- _Problem details_: Print the material below word for word, leaving every line unchanged.
— start of Material shown —
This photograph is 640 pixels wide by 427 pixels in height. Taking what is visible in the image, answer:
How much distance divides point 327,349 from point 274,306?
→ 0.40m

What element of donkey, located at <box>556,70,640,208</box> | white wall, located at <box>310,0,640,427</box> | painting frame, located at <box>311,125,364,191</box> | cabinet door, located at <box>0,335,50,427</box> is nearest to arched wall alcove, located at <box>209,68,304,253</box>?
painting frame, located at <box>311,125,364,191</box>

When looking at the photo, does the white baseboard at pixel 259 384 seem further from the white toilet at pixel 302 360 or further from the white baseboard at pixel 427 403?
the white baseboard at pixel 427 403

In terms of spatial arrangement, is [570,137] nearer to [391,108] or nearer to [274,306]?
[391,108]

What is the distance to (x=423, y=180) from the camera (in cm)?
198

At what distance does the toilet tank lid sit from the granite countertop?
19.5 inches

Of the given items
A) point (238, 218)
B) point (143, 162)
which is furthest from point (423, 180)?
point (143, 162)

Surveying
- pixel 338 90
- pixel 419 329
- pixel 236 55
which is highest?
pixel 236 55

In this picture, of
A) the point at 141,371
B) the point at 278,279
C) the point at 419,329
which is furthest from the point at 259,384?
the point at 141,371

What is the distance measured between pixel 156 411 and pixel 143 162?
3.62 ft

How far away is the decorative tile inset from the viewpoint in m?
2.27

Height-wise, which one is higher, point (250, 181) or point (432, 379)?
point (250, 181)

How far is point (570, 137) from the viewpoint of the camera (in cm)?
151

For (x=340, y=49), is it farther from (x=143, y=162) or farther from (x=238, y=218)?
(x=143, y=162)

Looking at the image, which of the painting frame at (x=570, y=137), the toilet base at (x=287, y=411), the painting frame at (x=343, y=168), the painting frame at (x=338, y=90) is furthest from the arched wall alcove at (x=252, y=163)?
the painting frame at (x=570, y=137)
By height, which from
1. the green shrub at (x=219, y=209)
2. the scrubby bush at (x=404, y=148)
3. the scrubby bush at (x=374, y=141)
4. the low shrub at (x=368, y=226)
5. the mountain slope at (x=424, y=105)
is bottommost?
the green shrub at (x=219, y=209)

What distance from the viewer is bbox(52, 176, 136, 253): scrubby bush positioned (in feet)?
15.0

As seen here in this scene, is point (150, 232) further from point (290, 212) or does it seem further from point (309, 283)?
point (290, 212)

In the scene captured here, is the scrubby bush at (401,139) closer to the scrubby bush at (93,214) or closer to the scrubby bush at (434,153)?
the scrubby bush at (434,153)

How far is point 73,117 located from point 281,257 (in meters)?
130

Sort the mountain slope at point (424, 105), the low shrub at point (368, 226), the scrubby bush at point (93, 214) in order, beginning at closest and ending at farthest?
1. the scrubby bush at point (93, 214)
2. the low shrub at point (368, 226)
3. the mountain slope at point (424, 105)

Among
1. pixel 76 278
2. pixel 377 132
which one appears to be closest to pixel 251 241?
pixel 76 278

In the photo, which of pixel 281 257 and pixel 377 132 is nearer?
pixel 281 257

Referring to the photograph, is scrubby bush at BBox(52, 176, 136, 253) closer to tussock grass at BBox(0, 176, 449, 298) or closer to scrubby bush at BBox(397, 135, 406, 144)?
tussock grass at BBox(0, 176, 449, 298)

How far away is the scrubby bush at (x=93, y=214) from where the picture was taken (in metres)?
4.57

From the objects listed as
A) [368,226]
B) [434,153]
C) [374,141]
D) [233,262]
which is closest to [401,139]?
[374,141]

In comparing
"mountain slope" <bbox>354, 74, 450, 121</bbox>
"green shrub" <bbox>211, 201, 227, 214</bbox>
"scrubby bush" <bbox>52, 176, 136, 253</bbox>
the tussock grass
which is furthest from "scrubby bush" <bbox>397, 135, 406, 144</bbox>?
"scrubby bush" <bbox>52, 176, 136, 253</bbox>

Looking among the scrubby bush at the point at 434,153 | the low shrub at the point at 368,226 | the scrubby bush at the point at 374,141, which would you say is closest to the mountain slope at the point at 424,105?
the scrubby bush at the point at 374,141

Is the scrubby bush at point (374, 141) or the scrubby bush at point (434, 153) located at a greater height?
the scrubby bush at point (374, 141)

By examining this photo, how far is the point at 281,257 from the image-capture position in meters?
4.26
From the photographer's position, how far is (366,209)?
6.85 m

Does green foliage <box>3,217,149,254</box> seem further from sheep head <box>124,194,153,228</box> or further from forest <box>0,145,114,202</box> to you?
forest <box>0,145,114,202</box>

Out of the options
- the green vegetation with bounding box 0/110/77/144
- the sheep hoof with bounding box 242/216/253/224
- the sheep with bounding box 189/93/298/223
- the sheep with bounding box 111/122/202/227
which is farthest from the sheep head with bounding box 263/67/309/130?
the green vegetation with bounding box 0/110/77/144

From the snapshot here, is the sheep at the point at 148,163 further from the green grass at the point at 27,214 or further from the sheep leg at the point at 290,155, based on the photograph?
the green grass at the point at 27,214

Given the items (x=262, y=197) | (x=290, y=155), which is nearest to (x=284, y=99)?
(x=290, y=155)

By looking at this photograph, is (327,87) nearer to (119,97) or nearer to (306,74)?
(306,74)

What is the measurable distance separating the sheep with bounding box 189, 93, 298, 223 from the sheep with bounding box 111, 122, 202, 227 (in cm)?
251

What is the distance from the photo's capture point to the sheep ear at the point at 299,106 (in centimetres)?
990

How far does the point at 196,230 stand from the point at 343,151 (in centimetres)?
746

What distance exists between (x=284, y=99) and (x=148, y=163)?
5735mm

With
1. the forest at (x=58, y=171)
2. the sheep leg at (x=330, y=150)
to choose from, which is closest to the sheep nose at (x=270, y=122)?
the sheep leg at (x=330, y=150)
— end of Material shown —
- _Result of this task_:
This photograph is 640 pixels wide by 427 pixels in height. Taking what is visible in the image, answer:
How much distance divides point 327,349 from point 274,306?
→ 0.40m

What element of donkey, located at <box>556,70,640,208</box> | white wall, located at <box>310,0,640,427</box> | painting frame, located at <box>311,125,364,191</box> | cabinet door, located at <box>0,335,50,427</box> is nearest to arched wall alcove, located at <box>209,68,304,253</box>?
painting frame, located at <box>311,125,364,191</box>

When looking at the photo, does the white baseboard at pixel 259 384 seem further from the white toilet at pixel 302 360 or further from the white baseboard at pixel 427 403?
the white baseboard at pixel 427 403

In terms of spatial arrangement, is [570,137] nearer to [391,108] or nearer to [274,306]?
[391,108]

What is the distance to (x=423, y=180) from the camera (in cm)?
198

At what distance does the toilet tank lid sit from the granite countertop?
19.5 inches

Of the given items
A) point (238, 218)
B) point (143, 162)
which is furthest from point (423, 180)?
point (143, 162)

Surveying
- pixel 338 90
- pixel 419 329
- pixel 236 55
which is highest?
pixel 236 55

In this picture, of
A) the point at 141,371
B) the point at 278,279
C) the point at 419,329
which is furthest from the point at 259,384?
the point at 141,371

What is the distance measured between pixel 156 411 and pixel 143 162?
3.62 ft

How far away is the decorative tile inset from the viewpoint in m?
2.27

Height-wise, which one is higher, point (250, 181) or point (432, 379)?
point (250, 181)

How far is point (570, 137) from the viewpoint of the camera (in cm)?
151

For (x=340, y=49), is it farther from (x=143, y=162) or farther from (x=238, y=218)?
(x=143, y=162)

Looking at the image, which of the painting frame at (x=570, y=137), the toilet base at (x=287, y=411), the painting frame at (x=343, y=168), the painting frame at (x=338, y=90) is furthest from the arched wall alcove at (x=252, y=163)?
the painting frame at (x=570, y=137)
By height, which from
1. the green shrub at (x=219, y=209)
2. the scrubby bush at (x=404, y=148)
3. the scrubby bush at (x=374, y=141)
4. the low shrub at (x=368, y=226)
5. the mountain slope at (x=424, y=105)
is bottommost?
the green shrub at (x=219, y=209)

What distance from the viewer is bbox(52, 176, 136, 253): scrubby bush positioned (in feet)?
15.0

As seen here in this scene, is point (150, 232) further from point (290, 212) or does it seem further from point (309, 283)?
point (290, 212)

In the scene captured here, is the scrubby bush at (401,139) closer to the scrubby bush at (93,214) or closer to the scrubby bush at (434,153)?
the scrubby bush at (434,153)

How far is point 73,117 located from point 281,257 (in meters)?
130

Sort the mountain slope at point (424, 105), the low shrub at point (368, 226), the scrubby bush at point (93, 214) in order, beginning at closest and ending at farthest?
1. the scrubby bush at point (93, 214)
2. the low shrub at point (368, 226)
3. the mountain slope at point (424, 105)

Among
1. pixel 76 278
2. pixel 377 132
which one appears to be closest to pixel 251 241?
pixel 76 278

In the photo, which of pixel 281 257 and pixel 377 132 is nearer?
pixel 281 257

Referring to the photograph, is scrubby bush at BBox(52, 176, 136, 253) closer to tussock grass at BBox(0, 176, 449, 298) or closer to scrubby bush at BBox(397, 135, 406, 144)?
tussock grass at BBox(0, 176, 449, 298)

How far away is the scrubby bush at (x=93, y=214) from where the picture was taken (in metres)?
4.57

From the objects listed as
A) [368,226]
B) [434,153]
C) [374,141]
D) [233,262]
which is closest to [401,139]?
[374,141]

In comparing
"mountain slope" <bbox>354, 74, 450, 121</bbox>
"green shrub" <bbox>211, 201, 227, 214</bbox>
"scrubby bush" <bbox>52, 176, 136, 253</bbox>
the tussock grass
which is furthest from "scrubby bush" <bbox>397, 135, 406, 144</bbox>?
"scrubby bush" <bbox>52, 176, 136, 253</bbox>

Looking among the scrubby bush at the point at 434,153 | the low shrub at the point at 368,226 | the scrubby bush at the point at 374,141, which would you say is closest to the mountain slope at the point at 424,105?
the scrubby bush at the point at 374,141

Is the scrubby bush at point (374, 141) or the scrubby bush at point (434, 153) located at a greater height?
the scrubby bush at point (374, 141)

By examining this photo, how far is the point at 281,257 from the image-capture position in meters?
4.26
From the photographer's position, how far is (366,209)?
6.85 m

Does green foliage <box>3,217,149,254</box> seem further from sheep head <box>124,194,153,228</box> or further from forest <box>0,145,114,202</box> to you?
forest <box>0,145,114,202</box>

Out of the options
- the green vegetation with bounding box 0/110/77/144
- the sheep hoof with bounding box 242/216/253/224
- the sheep with bounding box 189/93/298/223
- the sheep with bounding box 111/122/202/227
which is farthest from the sheep head with bounding box 263/67/309/130?
the green vegetation with bounding box 0/110/77/144

From the snapshot here, is the sheep at the point at 148,163 further from the green grass at the point at 27,214 or further from the sheep leg at the point at 290,155, based on the photograph?
the green grass at the point at 27,214

Given the items (x=262, y=197) | (x=290, y=155), which is nearest to (x=284, y=99)?
(x=290, y=155)

By looking at this photograph, is (327,87) nearer to (119,97) or nearer to (306,74)?
(306,74)

What is the measurable distance separating the sheep with bounding box 189, 93, 298, 223 from the sheep with bounding box 111, 122, 202, 227 (in cm)?
251

What is the distance from the photo's capture point to the sheep ear at the point at 299,106 (in centimetres)?
990

How far does the point at 196,230 stand from the point at 343,151 (in centimetres)?
746

What distance exists between (x=284, y=99) and (x=148, y=163)?
5735mm

With
1. the forest at (x=58, y=171)
2. the sheep leg at (x=330, y=150)
to choose from, which is closest to the sheep nose at (x=270, y=122)?
the sheep leg at (x=330, y=150)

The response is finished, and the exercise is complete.